▶ [ÉNONCÉ DE L'EXERCICE] Traduisez en anglais cette phrase tirée du texte sur les fusions municipales : « Pourtant, la banlieue montréalaise n'est pas exclusivement anglophone. »

***** TEXTE FOURNI

Savez-vous à quoi rêvent les gens de ces régions? À avoir un peu d’attention, 10 % de l’attention que reçoivent les banlieusards du représentant de l’opposition officielle à l’Assemblée nationale.
Anyway, Jean Charest était là pour promettre aux citoyens opposés aux fusions un retour en arrière s’il est porté au pouvoir. Une promesse électorale, avec tous les risques qu’impliquent les promesses électorales…
Peter Trent, le sympathique maire de Westmount, que bien des Montréalais voyaient dans leur soupe en remplacement de Pierre Bourque, un politicien chevronné qui a vu neiger, pleuvoir et grêler, croit dur comme fer à la promesse de Jean Charest, malgré son irréalisme et tout le lot de problèmes qu’elle représente. À ce niveau, on ne parle plus de confiance, mais carrément de foi! C’est à se demander si Jean Charest n’espère pas , finalement, que les banlieusards disent Oui aux fusions par voie de référendum! Comme si tout ce que ces gens désiraient, dans le fond, c’était d’être consultés…
Yes sir, madame!
La manifestation était essentiellement une affaire d’anglos. Pourtant, la banlieue montréalaise n’est pas exclusivement anglophone. Comme si, chez les francophones, on s’était fait une raison devant l’inéluctable. Comme si les francos s’étaient écrasés plus rapidement devant le rouleau compresseur du PQ.
Il faut comprendre que le sentiment d’appartenance au fief municipal est pas mal plus aiguisé chez les anglos. Ils sont plus "communautaires" que les francophones.
Et il y a cet effet de poil à gratter qu’un gouvernement péquiste exerce sur les anglophones. Qu’importe la politique, le projet de loi ou l’énoncé d’intention: tout ce qui émane d’un gouvernement péquiste leur apparaît suspect. Ainsi, quand les libéraux, sous la direction du ministre des Affaires municipales de l’époque, Claude Ryan, a déversé des centaines de millions de dollars du déficit dans les budgets municipaux, on s’y est certes opposé. On a manifesté son mécontentement dans des conférences de presse. Mais sans plus.
Or, quand le gouvernement de Lucien Bouchard a imité ce geste en 1997, les maires du West Island sont sortis dans la rue, ont traîné le gouvernement en cour et l’ont accusé de vouloir punir les anglophones pour avoir voté Non au référendum de 95. Ils ont même marché sur Verdun…
Dans le débat actuel sur les fusions, l’allergie des anglos au gouvernement péquiste joue comme une seconde motivation. C’est pourquoi à Québec, à Sherbrooke, sur la Rive-Sud, en Outaouais: tout est calme sur le front de l’action populaire. Pas que les habitants de ces régions soient contents de s’être fait fusionner, non. Mais on est moins allergique au PQ…
Je gagerais deux dollars Canadian Tire que si ç’avait été les libéraux qui avaient procédé aux fusions, la grogne serait plus discrète. Mais il est inutile de risquer sa fortune là-dessus, parce que de toute façon, jamais les libéraux n’auraient réalisé les fusions. Ils en ont eu la chance pendant les deux mandats de Bourassa II; ils y rêvaient, même, mais la crainte de l’opprobre de l’électorat les en a empêchés. Alors, ils se sont rabattus sur des commissions et des rapports qui ont contribué à alimenter la très riche documentation sur les fusions municipales.

**********
***** DONNÉES DE L'EXERCICE

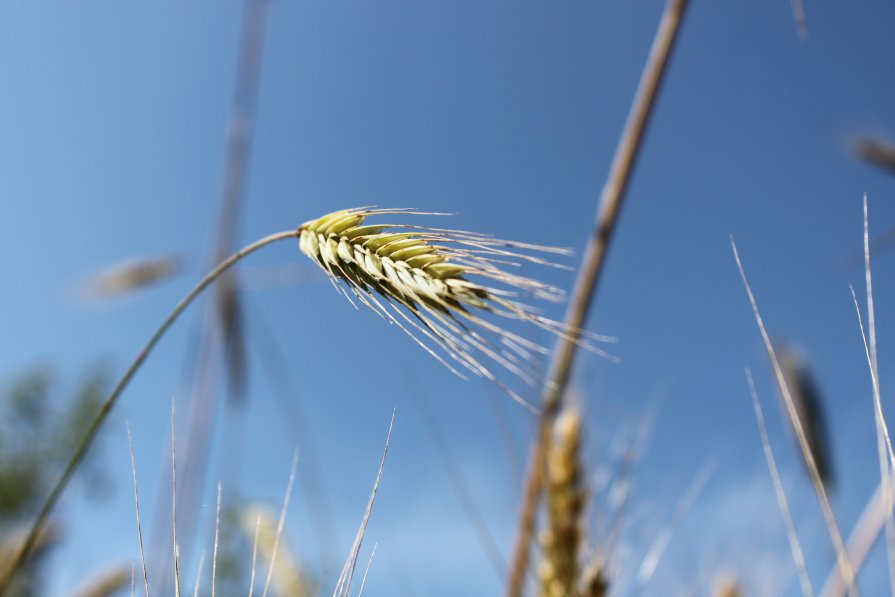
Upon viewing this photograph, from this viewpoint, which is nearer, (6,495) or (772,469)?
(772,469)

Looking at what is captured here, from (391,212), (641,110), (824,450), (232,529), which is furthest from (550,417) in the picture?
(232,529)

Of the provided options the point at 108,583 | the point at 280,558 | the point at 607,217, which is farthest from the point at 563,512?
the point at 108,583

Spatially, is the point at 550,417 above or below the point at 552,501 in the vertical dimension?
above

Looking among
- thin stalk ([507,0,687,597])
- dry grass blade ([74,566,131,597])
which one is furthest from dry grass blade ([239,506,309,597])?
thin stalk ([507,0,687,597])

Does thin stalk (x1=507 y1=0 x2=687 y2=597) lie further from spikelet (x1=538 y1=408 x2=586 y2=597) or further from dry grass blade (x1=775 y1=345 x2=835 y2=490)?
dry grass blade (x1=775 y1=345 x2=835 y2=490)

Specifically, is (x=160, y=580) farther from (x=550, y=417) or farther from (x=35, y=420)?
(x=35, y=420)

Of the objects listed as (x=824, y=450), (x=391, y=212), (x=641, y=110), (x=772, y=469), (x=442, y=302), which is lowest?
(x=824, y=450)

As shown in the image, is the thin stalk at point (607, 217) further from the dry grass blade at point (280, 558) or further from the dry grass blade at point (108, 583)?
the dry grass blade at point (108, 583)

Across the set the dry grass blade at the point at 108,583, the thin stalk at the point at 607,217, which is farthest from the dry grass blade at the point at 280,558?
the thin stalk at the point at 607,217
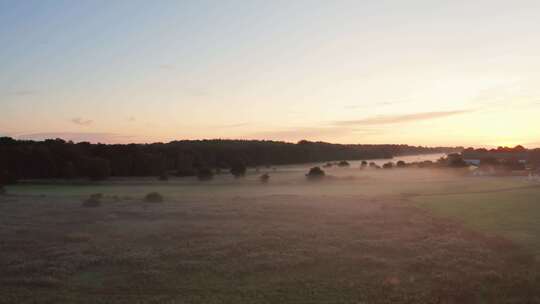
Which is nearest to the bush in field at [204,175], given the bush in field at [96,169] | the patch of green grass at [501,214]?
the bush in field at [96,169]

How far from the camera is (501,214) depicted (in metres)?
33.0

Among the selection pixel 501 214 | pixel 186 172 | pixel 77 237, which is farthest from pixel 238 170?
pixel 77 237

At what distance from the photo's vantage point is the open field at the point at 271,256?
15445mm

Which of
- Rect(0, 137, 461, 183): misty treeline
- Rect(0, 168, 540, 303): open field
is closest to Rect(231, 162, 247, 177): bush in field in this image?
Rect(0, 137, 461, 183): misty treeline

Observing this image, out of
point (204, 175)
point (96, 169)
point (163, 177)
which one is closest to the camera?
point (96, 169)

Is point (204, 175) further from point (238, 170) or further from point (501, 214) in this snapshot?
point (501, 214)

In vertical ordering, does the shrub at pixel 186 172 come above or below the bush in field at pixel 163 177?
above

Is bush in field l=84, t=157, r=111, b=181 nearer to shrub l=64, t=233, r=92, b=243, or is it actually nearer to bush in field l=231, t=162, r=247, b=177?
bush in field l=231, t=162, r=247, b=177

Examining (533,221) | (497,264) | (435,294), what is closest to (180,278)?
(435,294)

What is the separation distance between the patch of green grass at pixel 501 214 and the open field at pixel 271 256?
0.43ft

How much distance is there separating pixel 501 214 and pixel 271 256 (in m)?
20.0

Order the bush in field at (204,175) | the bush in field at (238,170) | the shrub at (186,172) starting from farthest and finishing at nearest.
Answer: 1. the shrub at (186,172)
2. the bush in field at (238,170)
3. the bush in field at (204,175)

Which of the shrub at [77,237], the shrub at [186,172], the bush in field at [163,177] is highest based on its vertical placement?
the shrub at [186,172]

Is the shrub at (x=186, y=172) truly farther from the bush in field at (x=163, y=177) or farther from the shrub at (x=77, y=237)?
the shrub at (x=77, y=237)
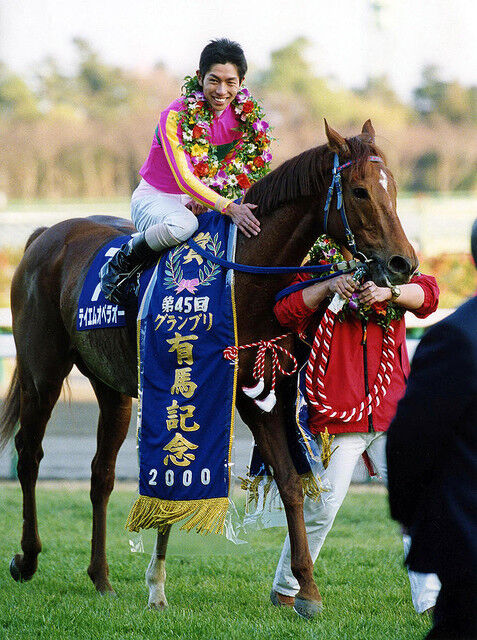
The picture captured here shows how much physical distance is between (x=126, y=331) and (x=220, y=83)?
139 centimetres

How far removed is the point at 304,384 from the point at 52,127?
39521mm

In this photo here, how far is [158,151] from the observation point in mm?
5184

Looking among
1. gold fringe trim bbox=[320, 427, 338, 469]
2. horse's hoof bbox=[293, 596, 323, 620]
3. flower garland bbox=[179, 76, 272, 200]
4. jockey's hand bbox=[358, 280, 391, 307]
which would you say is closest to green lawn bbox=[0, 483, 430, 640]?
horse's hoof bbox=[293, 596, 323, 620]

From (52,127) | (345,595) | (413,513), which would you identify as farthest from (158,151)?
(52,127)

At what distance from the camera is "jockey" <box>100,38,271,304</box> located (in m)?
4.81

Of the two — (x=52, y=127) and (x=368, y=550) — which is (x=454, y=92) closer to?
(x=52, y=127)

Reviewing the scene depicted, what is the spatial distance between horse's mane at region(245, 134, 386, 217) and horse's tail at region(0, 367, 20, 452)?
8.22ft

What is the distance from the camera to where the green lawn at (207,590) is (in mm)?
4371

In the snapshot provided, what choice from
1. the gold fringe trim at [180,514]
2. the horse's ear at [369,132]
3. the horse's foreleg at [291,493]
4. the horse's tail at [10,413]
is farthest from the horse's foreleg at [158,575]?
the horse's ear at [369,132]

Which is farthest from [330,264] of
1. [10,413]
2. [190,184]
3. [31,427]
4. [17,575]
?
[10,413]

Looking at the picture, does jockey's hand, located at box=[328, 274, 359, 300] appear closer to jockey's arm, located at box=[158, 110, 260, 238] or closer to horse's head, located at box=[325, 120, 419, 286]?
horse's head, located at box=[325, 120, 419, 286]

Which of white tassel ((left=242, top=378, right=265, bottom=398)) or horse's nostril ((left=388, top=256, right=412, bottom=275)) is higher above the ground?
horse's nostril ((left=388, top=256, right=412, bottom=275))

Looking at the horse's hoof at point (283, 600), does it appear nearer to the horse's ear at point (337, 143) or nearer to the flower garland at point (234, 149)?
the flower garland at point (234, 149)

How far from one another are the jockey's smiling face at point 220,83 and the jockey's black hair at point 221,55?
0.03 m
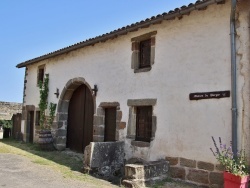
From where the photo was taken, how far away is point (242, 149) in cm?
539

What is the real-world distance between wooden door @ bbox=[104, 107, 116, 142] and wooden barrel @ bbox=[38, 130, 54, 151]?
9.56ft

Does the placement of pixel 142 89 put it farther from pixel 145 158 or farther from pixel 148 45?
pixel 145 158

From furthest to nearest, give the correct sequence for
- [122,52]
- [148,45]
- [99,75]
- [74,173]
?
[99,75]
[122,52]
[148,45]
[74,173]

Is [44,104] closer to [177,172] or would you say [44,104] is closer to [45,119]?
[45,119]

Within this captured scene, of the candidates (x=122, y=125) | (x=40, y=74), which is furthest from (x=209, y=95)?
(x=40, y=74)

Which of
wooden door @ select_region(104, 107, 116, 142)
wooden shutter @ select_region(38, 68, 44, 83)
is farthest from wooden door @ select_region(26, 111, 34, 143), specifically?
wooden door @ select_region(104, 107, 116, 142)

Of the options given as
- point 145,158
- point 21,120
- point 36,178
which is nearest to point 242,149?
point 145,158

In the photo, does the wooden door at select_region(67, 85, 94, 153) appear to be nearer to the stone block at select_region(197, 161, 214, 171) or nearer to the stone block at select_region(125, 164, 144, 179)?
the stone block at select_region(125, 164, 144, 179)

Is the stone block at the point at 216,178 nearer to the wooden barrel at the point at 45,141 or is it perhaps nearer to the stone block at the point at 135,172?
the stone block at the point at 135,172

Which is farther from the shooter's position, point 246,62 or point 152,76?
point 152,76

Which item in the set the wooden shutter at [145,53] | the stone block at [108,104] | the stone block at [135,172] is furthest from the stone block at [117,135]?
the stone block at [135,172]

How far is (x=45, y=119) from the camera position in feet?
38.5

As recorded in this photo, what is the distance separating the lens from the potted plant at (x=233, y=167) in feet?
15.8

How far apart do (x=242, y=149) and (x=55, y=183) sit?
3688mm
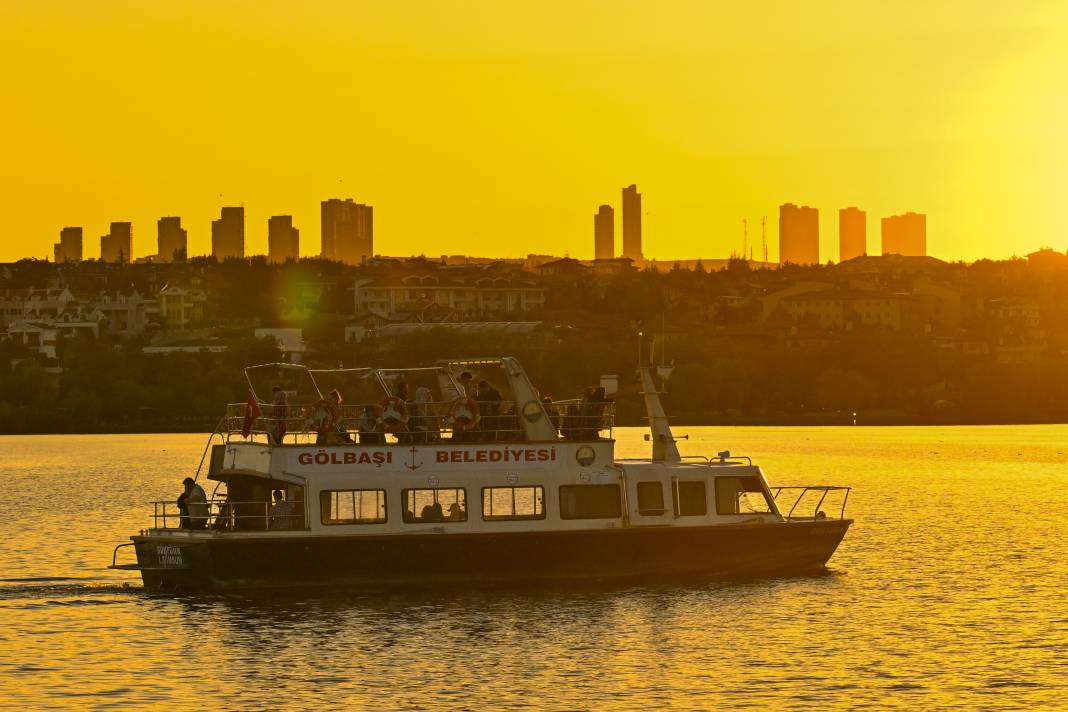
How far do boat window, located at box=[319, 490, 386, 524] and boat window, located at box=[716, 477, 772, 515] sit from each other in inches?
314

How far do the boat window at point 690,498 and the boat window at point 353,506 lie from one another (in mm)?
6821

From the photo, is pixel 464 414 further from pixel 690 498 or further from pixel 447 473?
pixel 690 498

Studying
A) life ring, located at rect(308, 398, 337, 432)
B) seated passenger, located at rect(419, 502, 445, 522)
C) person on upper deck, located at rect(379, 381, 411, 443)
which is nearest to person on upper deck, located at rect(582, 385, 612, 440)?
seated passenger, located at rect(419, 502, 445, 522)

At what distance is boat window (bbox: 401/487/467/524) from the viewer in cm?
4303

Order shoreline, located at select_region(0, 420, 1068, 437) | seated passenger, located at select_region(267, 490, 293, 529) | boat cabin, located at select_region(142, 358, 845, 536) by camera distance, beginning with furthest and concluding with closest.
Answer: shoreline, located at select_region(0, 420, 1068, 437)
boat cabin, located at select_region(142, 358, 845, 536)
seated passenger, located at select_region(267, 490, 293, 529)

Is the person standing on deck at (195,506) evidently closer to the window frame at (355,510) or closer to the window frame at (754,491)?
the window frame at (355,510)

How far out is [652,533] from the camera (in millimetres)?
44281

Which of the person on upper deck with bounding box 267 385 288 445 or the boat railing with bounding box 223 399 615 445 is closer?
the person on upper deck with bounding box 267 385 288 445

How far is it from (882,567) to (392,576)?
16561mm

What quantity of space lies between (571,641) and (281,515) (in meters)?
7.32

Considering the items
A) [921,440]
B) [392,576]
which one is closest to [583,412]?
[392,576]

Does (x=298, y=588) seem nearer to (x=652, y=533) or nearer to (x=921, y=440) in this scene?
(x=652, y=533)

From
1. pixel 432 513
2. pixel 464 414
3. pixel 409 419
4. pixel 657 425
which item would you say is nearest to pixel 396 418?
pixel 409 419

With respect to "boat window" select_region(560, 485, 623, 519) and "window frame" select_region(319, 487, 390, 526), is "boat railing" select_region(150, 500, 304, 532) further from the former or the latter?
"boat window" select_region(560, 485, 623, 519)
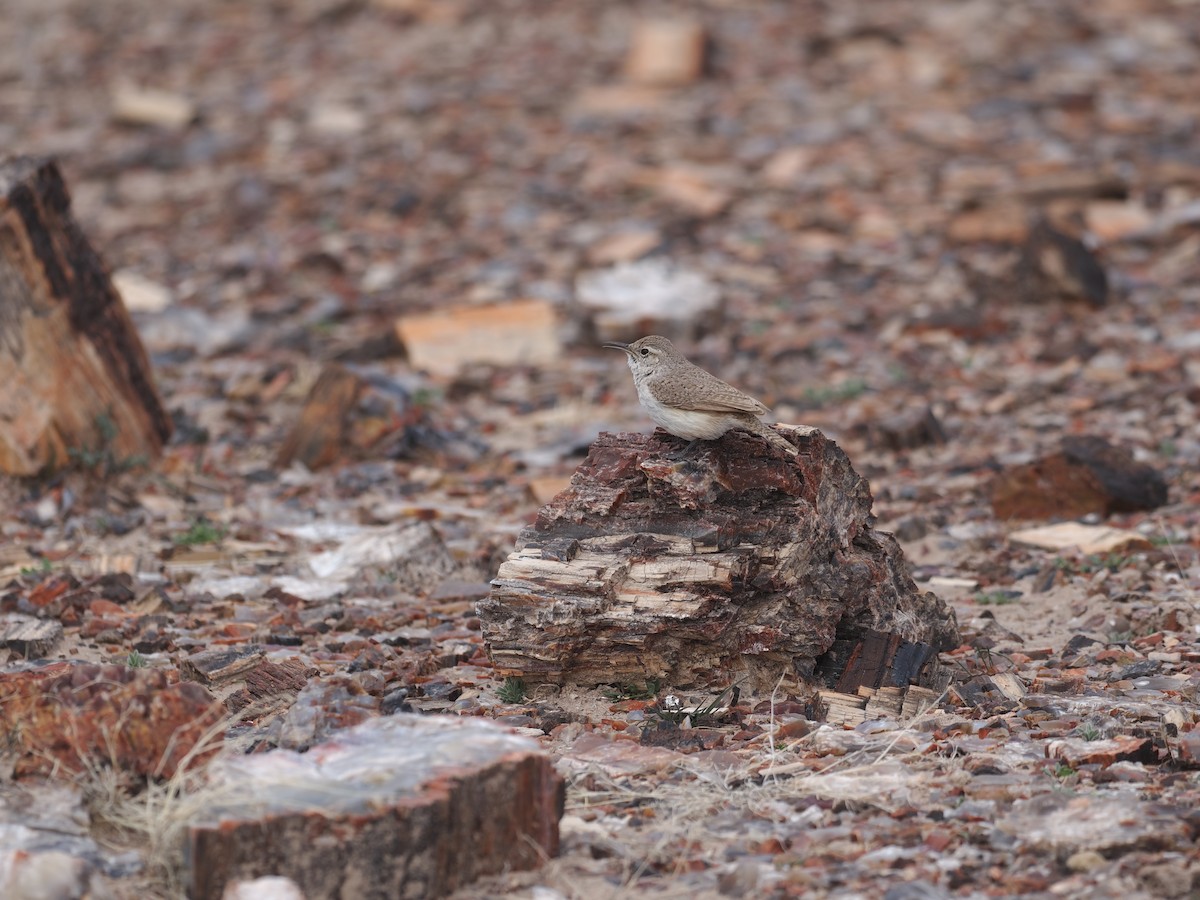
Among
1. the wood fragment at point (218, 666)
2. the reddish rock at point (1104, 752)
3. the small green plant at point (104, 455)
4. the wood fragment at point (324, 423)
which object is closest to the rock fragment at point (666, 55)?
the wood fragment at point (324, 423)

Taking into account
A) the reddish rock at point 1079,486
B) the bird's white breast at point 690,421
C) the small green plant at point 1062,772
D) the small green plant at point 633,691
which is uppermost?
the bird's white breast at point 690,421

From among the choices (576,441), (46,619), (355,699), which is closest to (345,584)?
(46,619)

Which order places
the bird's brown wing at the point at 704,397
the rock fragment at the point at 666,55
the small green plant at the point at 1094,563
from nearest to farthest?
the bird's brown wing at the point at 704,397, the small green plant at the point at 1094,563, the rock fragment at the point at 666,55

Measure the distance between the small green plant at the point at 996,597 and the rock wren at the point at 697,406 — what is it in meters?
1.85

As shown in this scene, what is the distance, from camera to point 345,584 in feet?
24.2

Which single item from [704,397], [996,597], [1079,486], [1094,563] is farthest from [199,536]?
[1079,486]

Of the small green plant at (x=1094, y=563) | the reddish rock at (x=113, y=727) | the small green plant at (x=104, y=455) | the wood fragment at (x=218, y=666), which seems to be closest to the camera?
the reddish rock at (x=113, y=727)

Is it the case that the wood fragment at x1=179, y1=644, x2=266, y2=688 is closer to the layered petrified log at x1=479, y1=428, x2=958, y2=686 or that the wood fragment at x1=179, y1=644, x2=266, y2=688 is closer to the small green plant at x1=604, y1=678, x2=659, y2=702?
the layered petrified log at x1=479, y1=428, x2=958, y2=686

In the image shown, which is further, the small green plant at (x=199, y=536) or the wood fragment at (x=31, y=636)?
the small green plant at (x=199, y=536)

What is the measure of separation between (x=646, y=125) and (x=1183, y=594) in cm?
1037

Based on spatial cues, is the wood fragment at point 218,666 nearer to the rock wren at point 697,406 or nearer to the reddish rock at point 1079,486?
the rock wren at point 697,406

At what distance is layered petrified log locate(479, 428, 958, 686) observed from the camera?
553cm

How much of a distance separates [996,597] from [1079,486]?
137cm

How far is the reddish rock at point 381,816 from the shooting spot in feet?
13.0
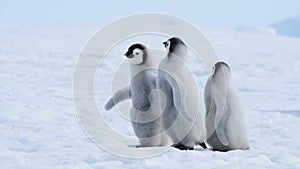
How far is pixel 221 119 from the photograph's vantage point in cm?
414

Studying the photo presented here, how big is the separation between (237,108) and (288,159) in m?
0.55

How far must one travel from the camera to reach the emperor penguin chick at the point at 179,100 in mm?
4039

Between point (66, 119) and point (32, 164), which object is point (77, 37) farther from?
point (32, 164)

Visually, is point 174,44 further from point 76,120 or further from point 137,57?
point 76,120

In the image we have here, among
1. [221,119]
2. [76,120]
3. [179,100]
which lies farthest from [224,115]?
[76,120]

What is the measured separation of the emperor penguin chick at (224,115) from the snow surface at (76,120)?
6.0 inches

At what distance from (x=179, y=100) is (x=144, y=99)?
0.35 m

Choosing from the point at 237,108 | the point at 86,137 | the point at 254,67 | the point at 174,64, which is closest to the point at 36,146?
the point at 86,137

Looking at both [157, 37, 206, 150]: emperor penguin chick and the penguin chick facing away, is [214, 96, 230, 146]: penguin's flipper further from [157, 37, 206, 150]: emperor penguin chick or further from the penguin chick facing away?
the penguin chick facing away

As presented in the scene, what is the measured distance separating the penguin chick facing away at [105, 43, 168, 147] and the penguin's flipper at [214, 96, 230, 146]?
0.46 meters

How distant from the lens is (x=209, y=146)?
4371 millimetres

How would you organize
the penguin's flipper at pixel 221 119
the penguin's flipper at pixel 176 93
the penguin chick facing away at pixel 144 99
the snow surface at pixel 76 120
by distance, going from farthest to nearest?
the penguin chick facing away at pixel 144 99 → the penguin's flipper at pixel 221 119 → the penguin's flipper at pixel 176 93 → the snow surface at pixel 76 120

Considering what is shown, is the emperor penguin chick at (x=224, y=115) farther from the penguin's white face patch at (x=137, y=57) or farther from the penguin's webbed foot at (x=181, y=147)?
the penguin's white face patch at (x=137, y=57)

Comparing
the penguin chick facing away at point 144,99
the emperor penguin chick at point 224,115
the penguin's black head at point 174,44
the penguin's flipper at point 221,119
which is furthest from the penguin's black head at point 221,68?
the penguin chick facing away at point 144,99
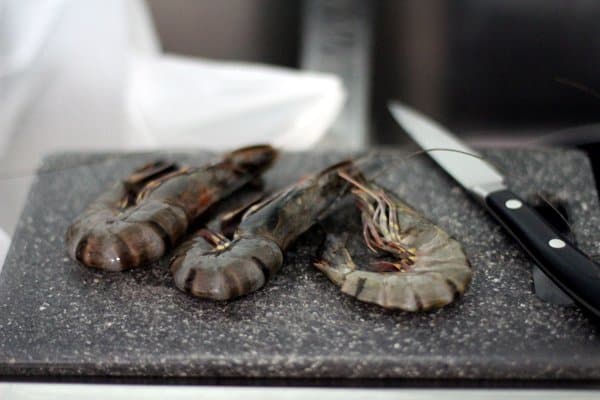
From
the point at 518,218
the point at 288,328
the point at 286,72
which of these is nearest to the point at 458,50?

**********

▶ [SOLUTION DU PROBLÈME] Yet the Montreal suburbs are not exclusively English-speaking.